The radiological diagnosis of a Chiari I malformation is almost always made by MRI. In the presence of invagination, however, additional radiological examinations are mandatory to establish all associated features. The diagnostic workup has to include a detailed analysis of the bony and vascular anatomy as well as functional studies apart from an MRI image. Preoperative CT scans with reconstructions in sagittal and coronal planes are extremely helpful for surgical planning to evaluate the bony anatomy of the craniocervical junction (Table 3).20 In combination with a CT angiography study, the exact courses of the vertebral arteries can be demonstrated to avoid vascular injuries during surgery. The CT studies in ante- and retroflex-ion allow a good evaluation of functional aspects (such as instabilities of C1-2, in particular). Functional radiographs may serve the same purpose. However, the often short necks of these patients may make a good visualization of the C1-2 segment difficult. Segmentation anomalies such as fusion of the atlas to the occiput or Klippel-Feil syndrome of the subaxial spine were much more common in the invagination group and should always be considered as features predisposing to craniocervical instability in patients with a Chiari I malformation.
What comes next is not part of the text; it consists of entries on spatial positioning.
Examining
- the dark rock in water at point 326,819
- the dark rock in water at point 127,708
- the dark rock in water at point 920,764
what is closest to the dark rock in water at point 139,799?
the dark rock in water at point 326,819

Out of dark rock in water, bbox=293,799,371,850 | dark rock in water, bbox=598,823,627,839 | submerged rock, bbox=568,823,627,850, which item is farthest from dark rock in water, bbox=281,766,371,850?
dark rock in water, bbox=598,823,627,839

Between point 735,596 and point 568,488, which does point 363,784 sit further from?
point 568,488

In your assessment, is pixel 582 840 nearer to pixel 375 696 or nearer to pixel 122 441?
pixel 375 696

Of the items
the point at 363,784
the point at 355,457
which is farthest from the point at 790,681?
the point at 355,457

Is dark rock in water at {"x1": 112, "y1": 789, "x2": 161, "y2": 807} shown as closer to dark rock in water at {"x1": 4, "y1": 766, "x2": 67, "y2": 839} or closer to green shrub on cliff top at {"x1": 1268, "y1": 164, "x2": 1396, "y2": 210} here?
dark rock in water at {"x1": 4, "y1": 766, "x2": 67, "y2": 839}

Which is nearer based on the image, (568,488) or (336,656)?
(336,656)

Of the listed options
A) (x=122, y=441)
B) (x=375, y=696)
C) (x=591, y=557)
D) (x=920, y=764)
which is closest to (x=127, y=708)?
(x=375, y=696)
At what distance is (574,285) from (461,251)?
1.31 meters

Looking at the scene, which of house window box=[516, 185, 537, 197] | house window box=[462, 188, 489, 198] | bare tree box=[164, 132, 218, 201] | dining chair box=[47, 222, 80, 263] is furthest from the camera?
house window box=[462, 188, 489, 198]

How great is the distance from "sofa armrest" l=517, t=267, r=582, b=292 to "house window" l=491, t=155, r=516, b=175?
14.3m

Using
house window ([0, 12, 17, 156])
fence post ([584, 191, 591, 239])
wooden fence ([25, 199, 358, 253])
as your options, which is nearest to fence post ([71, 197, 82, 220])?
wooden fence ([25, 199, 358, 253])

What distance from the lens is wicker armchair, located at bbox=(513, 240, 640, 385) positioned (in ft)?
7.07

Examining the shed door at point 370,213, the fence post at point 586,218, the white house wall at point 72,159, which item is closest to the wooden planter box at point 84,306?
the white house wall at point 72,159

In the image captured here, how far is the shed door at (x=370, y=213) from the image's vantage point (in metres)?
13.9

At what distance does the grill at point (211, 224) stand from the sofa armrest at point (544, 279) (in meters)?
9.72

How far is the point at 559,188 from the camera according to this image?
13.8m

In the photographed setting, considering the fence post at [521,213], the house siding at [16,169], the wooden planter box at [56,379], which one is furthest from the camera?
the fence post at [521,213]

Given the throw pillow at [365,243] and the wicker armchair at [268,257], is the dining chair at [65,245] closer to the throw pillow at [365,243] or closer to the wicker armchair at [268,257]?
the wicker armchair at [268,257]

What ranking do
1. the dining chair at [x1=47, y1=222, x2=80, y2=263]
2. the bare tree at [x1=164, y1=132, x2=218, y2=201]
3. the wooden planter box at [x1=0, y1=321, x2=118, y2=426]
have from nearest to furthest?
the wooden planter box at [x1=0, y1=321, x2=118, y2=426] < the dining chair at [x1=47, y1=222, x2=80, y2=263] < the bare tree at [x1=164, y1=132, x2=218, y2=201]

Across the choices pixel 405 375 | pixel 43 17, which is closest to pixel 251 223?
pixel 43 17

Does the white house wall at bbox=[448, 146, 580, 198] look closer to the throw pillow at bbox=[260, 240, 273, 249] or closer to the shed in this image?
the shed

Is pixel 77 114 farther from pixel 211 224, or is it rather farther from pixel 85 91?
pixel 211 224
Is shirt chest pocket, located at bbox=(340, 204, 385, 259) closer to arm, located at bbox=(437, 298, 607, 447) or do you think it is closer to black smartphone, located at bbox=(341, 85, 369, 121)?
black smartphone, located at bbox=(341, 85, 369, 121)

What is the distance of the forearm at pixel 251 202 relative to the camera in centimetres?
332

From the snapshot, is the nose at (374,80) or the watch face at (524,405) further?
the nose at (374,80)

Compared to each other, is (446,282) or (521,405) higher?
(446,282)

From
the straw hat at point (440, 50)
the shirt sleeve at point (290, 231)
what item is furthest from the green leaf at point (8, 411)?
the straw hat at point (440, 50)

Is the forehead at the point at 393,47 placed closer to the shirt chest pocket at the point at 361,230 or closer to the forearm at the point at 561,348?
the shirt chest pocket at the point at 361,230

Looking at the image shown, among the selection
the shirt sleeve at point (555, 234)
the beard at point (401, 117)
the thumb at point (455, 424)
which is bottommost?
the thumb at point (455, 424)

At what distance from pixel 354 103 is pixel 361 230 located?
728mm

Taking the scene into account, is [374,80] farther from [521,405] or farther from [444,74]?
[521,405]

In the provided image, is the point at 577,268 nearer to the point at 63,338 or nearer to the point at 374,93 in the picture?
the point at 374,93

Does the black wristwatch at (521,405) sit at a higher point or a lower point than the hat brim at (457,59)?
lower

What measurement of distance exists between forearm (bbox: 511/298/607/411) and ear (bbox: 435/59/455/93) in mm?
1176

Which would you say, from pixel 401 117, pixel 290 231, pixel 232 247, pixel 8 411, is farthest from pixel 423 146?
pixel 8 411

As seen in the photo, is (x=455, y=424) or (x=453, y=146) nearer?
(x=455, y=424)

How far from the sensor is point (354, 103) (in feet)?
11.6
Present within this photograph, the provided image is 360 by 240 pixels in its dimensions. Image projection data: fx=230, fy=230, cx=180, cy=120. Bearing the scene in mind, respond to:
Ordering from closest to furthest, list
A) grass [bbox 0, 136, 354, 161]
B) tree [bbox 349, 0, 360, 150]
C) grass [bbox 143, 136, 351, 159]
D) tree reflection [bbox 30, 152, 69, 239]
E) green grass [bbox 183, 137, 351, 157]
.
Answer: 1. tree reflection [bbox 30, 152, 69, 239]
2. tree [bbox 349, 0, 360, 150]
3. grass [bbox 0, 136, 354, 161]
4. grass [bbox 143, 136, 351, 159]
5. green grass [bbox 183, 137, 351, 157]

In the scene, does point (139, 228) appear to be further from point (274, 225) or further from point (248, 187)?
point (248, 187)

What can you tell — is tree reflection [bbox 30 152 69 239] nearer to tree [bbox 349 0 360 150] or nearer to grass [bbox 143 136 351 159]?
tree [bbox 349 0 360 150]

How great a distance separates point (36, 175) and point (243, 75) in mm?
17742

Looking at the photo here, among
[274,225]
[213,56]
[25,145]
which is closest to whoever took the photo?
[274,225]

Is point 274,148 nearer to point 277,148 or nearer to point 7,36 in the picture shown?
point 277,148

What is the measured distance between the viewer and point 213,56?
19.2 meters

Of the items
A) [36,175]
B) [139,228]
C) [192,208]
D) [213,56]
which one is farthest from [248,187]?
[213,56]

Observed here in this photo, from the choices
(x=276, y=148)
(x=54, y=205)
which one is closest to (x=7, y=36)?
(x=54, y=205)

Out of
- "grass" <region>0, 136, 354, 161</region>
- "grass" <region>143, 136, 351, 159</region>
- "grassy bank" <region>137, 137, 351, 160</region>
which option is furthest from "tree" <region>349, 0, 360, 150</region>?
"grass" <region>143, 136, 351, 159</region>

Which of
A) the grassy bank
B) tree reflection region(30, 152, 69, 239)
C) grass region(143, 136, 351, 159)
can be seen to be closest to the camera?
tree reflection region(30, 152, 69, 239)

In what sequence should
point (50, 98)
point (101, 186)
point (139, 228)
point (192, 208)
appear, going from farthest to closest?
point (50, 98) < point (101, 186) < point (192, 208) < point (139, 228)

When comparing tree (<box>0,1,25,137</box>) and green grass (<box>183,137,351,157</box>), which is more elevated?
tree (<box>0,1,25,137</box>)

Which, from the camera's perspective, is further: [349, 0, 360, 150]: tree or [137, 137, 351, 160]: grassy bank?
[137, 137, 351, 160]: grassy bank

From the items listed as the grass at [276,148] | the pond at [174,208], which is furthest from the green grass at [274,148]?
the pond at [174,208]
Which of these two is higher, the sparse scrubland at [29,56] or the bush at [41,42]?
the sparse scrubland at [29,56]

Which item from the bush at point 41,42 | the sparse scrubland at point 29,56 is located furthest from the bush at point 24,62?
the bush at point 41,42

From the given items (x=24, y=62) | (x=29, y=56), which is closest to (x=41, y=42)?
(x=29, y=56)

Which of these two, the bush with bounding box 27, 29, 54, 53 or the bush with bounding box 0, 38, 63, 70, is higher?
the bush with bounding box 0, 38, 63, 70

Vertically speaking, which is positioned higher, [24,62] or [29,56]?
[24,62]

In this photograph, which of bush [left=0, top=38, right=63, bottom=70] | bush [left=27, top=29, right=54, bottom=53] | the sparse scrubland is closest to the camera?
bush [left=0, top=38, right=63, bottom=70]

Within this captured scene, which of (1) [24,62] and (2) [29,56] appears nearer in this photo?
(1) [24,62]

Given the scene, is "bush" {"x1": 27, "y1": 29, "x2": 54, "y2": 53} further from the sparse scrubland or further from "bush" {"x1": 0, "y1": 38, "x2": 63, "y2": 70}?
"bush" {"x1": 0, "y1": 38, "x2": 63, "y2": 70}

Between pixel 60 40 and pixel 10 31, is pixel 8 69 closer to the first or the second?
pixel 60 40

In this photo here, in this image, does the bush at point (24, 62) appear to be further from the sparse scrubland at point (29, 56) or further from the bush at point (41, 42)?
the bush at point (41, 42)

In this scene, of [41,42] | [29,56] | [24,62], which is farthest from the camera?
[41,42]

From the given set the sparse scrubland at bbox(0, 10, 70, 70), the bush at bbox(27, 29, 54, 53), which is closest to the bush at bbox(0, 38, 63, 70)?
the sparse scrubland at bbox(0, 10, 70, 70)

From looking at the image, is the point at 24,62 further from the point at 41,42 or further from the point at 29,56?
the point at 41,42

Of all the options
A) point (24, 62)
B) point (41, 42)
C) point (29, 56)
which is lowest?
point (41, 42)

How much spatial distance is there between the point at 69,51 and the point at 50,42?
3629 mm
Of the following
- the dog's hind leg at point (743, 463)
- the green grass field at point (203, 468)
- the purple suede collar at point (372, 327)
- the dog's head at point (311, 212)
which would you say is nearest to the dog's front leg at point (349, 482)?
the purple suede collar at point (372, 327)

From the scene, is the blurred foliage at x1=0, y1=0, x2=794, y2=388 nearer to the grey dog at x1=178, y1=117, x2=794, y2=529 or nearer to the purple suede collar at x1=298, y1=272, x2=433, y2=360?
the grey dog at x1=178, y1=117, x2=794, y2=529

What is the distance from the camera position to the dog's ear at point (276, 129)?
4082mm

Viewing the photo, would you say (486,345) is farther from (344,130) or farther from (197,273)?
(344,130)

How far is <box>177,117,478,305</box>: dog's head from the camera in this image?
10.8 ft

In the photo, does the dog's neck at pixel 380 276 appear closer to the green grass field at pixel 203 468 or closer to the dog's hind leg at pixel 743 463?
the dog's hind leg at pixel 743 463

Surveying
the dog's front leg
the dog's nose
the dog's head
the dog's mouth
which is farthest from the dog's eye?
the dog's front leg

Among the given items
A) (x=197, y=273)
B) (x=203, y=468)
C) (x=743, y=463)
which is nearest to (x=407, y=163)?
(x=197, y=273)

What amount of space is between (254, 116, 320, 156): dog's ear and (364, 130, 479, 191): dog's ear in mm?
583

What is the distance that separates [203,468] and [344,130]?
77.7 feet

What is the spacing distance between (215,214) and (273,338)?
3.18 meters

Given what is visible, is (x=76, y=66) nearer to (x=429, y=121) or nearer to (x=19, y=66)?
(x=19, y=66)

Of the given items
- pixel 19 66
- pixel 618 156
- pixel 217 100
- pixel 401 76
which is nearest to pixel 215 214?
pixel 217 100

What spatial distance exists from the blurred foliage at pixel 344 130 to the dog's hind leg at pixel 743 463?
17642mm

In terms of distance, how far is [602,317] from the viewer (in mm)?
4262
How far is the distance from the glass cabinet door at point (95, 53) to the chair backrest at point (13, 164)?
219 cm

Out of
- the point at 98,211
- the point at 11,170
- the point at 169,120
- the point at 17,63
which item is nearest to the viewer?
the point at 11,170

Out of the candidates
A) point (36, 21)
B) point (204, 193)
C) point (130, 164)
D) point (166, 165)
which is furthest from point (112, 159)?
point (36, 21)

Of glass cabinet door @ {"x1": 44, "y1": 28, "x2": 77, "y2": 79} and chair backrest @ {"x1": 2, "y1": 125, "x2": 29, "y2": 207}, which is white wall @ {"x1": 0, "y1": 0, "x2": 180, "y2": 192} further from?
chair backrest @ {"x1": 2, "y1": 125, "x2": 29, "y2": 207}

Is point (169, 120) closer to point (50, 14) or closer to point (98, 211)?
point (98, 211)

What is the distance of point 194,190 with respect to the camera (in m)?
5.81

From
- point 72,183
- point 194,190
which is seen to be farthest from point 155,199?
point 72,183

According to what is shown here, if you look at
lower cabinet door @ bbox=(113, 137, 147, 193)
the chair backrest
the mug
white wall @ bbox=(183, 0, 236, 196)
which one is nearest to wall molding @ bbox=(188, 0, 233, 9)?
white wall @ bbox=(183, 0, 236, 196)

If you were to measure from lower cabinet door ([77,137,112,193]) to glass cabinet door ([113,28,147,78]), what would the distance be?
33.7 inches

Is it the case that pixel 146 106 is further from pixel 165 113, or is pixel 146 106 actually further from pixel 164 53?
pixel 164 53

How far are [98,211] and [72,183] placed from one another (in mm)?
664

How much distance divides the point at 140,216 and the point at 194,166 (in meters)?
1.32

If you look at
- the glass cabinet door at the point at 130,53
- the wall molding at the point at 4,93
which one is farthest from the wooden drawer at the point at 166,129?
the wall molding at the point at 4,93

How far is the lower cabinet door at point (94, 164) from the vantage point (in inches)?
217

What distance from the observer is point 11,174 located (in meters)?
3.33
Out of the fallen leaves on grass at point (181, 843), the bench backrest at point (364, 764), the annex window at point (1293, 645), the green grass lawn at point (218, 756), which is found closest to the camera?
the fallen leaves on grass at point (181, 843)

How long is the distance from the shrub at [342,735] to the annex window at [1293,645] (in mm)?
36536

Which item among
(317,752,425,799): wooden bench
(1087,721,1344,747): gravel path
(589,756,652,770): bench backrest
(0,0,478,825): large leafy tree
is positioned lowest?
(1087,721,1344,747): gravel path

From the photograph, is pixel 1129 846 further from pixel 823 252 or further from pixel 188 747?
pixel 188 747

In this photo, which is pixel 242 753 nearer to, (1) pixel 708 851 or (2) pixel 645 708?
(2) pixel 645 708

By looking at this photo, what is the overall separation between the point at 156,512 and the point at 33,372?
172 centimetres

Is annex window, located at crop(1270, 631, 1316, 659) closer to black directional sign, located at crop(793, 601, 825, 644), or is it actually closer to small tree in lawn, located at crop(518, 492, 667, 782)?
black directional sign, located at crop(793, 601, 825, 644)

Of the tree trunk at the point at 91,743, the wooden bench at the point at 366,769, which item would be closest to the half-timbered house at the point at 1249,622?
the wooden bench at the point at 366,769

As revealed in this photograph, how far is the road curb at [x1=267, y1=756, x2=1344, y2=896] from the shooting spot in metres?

Management of the Craniocervical Pathology

Symptomatic patients with Chiari I malformation require a decompression of the foramen magnum. But how should this decompression be designed? If a basilar invagination is present as well, do these patients require a ventral, transoral decompression? Is a sagittal realignment and posterior fusion sufficient for these patients, or should a foramen magnum decompression be performed as well?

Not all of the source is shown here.